*WHAT IS ASKED*
Update all of the data below by replacing each "front grille" with "radiator grille" and leaving everything else unchanged. Leave the pictures out of your version.

....................

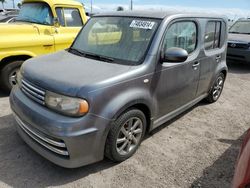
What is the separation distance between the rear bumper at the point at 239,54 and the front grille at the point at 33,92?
757 cm

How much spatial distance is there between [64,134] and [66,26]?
3952 millimetres

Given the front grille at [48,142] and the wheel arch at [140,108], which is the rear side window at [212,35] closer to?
the wheel arch at [140,108]

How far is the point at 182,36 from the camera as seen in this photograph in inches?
152

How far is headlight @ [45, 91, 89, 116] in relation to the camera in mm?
2627

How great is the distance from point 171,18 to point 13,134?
113 inches

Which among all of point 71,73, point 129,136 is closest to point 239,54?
point 129,136

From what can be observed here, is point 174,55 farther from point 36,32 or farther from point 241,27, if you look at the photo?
point 241,27

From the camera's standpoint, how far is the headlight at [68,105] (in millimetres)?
2627

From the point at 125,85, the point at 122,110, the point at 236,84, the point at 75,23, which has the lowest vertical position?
the point at 236,84

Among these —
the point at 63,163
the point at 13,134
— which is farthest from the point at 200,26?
the point at 13,134

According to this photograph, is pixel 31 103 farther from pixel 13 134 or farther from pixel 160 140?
pixel 160 140

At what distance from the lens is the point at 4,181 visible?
9.45 ft

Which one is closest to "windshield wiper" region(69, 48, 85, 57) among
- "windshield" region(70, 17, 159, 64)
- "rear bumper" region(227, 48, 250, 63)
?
"windshield" region(70, 17, 159, 64)

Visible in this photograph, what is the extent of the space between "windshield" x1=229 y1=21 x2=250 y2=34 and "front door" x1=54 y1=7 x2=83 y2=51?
666 centimetres
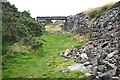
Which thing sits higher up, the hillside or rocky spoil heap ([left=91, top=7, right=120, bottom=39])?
rocky spoil heap ([left=91, top=7, right=120, bottom=39])

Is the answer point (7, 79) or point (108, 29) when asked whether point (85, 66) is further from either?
point (108, 29)

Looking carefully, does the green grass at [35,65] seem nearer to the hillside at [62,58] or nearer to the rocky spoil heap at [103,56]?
the hillside at [62,58]

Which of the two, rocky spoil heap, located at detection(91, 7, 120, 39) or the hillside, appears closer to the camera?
the hillside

....................

*SOLUTION FOR THIS PROBLEM*
What is the separation distance between the rear bumper at the point at 239,54 and the radiator grille at the point at 33,92?
757 cm

How much spatial distance is there between [64,134] and [66,26]?
3952 millimetres

Given the radiator grille at [48,142] and the wheel arch at [140,108], which is the rear side window at [212,35] closer to?
the wheel arch at [140,108]

How far is the point at 182,36 from the camera as seen in this photograph in inches?
152

How far is headlight @ [45, 91, 89, 116] in relation to the camera in mm?
2627

How great is the distance from point 171,18 to point 13,134?
113 inches

Which among all of point 71,73, point 129,136 is closest to point 239,54?
point 129,136

From what can be observed here, is point 174,55 farther from point 36,32 or farther from point 241,27, if you look at the photo?
point 241,27

From the camera's standpoint, how far is the headlight at [68,105] (in millimetres)?
2627

From the point at 125,85, the point at 122,110, the point at 236,84, the point at 75,23, which has the lowest vertical position?
the point at 236,84

Among these —
the point at 63,163
the point at 13,134
— which is farthest from the point at 200,26?
the point at 13,134

According to this photograph, is pixel 31 103 farther from pixel 13 134 or farther from pixel 160 140?
pixel 160 140

At what distance from the lens is the point at 4,181 visible?
9.45 ft

Which one is closest to "windshield wiper" region(69, 48, 85, 57) among
- "windshield" region(70, 17, 159, 64)
- "rear bumper" region(227, 48, 250, 63)
?
"windshield" region(70, 17, 159, 64)

Visible in this photograph, what is the extent of the space between "windshield" x1=229 y1=21 x2=250 y2=34 and "front door" x1=54 y1=7 x2=83 y2=51?
666 centimetres
Which thing sits higher up, the hillside or rocky spoil heap ([left=91, top=7, right=120, bottom=39])?
rocky spoil heap ([left=91, top=7, right=120, bottom=39])

Is the answer point (7, 79) or point (108, 29) when asked whether point (85, 66) is further from either?
point (108, 29)

Looking carefully, does the green grass at [35,65] seem nearer to the hillside at [62,58] or nearer to the rocky spoil heap at [103,56]?
the hillside at [62,58]

Which of the two, rocky spoil heap, located at detection(91, 7, 120, 39) or the hillside, appears closer to the camera?
the hillside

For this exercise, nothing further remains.